┌─ Source text

STYLE PREMIA AND BACKTESTING – HOW TO MITIGATE THE DANGER

Previously I wrote about the dangers of unscientific backtesting, and promised to show how it might be mitigated. Because the ideas are quite abstract, and because it’s where this issue arguably poses the greatest risk, where relevant I will use style premia as an illustration of the basic idea.

The first, and arguably most important mitigant, is to recognize that we do not start knowing nothing[1]. As such, we should need less evidence to convince ourselves of sensible ideas than ridiculous ones. A newspaper article would convince me that a celebrity had died of a heart attack, but I’d need a lot more evidence before I believed someone had been abducted by alien wizards. Similarly, before we believe a strategy works, we should have an intuitive idea of why it should work. By insisting on an economic rationale before believing any backtest, we can effectively cut down the number of trials, and do so substantially.

With style premia, value investing is perhaps the clearest example of an intuitive way of investing; you look for companies that are under-priced (in the most objective terms available), buy them, and wait. Obviously, company accounts are never that simple, but measures such as P/E and EV/EBITDA should give some guide, and buying the unfashionable, boring companies that- effectively- cost less per pound of profit should intuitively give you less downside and less exposure to bubbles.

└─
┌─ Provided material

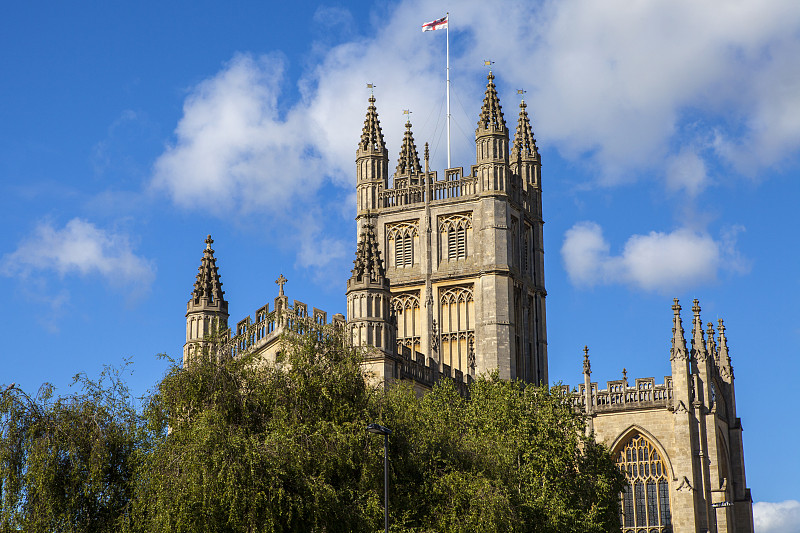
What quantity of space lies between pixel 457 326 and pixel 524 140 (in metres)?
15.3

└─

__Aim of the exercise__
The backtesting text above describes value investing as a short series of actions. List each of those actions in order, using the text's own words.

__Written reply__
1. You look for companies that are under-priced.
2. You buy them.
3. You wait.